■ **Document excerpt**
((
Since the early 1990s, about 180 of the average 600 complaints the council receives annually are deemed worthy of a review screening process, said the council’s executive director, Norman Sabourin. These internal investigations can take anywhere between three to six months.

Of the roughly 3,600 complaints the council has probed in the past 20 years, only 11 — fewer than 0.5 per cent — have resulted in a public inquiry. (The first public inquiry into a complaint against a federal judge was held in 1990.)

MORE: Public hearings against federal judges since 1971

Unless a complaint results in an inquiry, the council keeps secret the judge’s name, province, details of the allegations and even results of the investigation.

The only public insight into the bulk of the investigations is a brief summary of a handful of complaints disclosed in the council’s annual report.

Some examples:
  • A judge who “waved his hand” at a litigant who spoke English as a second language and denied him his right to understand what was happening in court. 
  • A judge who was sent to a gender bias training course after making insensitive comments during a sexual assault case. 
  • A judge who made comments that contributed to the ongoing “degrading debate” surrounding aboriginal people in Canada. 
This is less information, in some respects, than is shared about complaints against Ontario’s provincial judges.

In Ontario, the summaries of all investigations are published, but complainants are banned from speaking out publicly unless a hearing is called.

(The Star is currently challenging the constitutionality of the policy in Ontario, where the judicial council has imposed a “general order” sealing all complaints against judges that do not result in a public hearing.)

At the federal level, complainants are free to publicly disclose the details of their complaints, and the council will then respond in public.
))
■ **Excerpted data**
((
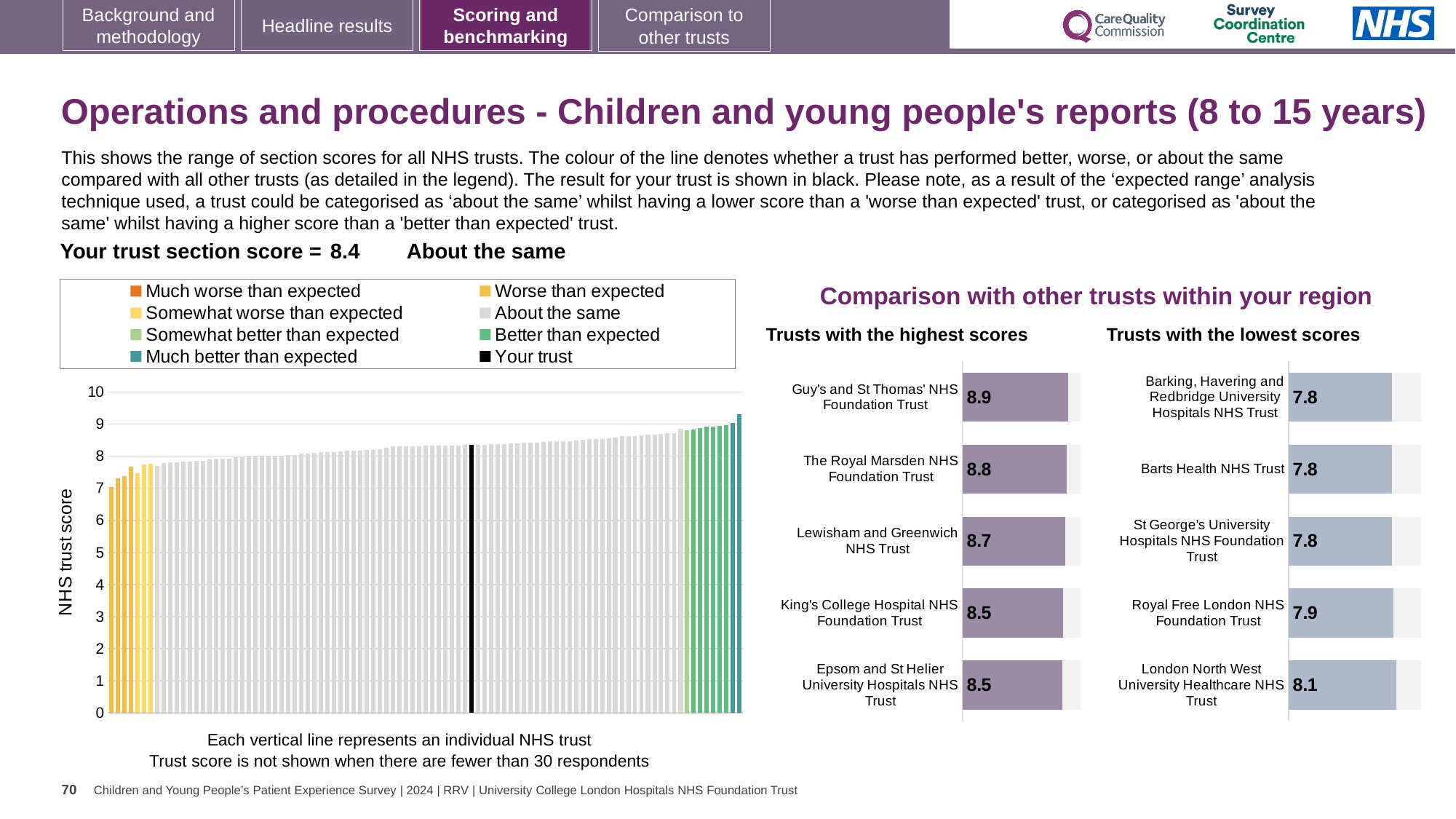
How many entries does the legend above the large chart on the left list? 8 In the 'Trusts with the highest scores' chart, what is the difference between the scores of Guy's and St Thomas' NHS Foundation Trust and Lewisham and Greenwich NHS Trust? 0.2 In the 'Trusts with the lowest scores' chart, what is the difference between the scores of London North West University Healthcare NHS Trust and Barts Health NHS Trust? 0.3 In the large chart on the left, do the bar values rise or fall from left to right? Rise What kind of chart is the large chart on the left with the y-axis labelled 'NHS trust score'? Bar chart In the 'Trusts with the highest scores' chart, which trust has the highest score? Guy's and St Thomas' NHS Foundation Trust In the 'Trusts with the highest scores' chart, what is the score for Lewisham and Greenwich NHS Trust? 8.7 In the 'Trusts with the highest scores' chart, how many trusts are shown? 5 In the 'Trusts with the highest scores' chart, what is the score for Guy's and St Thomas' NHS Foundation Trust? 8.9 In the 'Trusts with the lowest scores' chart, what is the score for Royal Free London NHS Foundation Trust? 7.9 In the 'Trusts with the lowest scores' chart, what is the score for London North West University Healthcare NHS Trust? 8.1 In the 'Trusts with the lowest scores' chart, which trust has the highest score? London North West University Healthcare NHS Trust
))
((
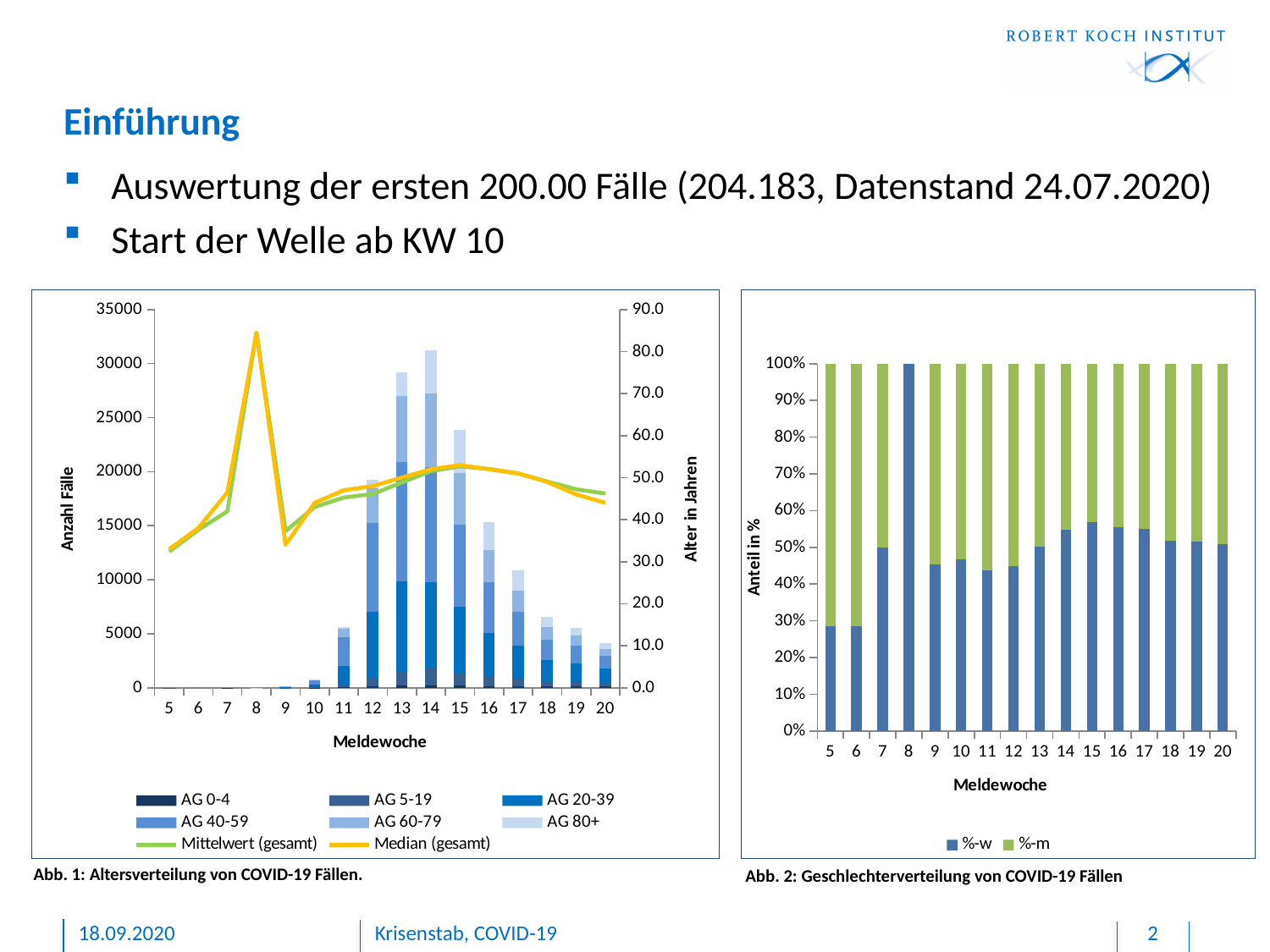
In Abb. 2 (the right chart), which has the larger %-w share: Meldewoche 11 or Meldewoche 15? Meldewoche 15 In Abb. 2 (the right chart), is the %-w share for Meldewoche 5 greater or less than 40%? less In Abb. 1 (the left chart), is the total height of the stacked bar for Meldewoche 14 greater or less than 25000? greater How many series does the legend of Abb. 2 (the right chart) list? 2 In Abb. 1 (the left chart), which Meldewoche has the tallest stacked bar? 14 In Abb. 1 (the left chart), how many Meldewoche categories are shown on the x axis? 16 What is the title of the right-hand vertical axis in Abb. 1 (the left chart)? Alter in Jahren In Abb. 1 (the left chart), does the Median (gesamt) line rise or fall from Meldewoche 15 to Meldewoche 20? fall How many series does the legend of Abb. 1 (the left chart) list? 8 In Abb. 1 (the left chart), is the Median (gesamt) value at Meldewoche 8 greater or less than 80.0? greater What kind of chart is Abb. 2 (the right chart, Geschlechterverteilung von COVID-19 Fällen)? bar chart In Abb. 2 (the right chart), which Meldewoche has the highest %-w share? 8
))
■ **Aim of the task**
Rewrite the stretch from "This is less" through "respond in public." in the passage on complaints against judges, swapping "complainants" for "people who file complaints".

■ **Exercise output**
This is less information, in some respects, than is shared about complaints against Ontario’s provincial judges.

In Ontario, the summaries of all investigations are published, but people who file complaints are banned from speaking out publicly unless a hearing is called.

(The Star is currently challenging the constitutionality of the policy in Ontario, where the judicial council has imposed a “general order” sealing all complaints against judges that do not result in a public hearing.)

At the federal level, people who file complaints are free to publicly disclose the details of their complaints, and the council will then respond in public.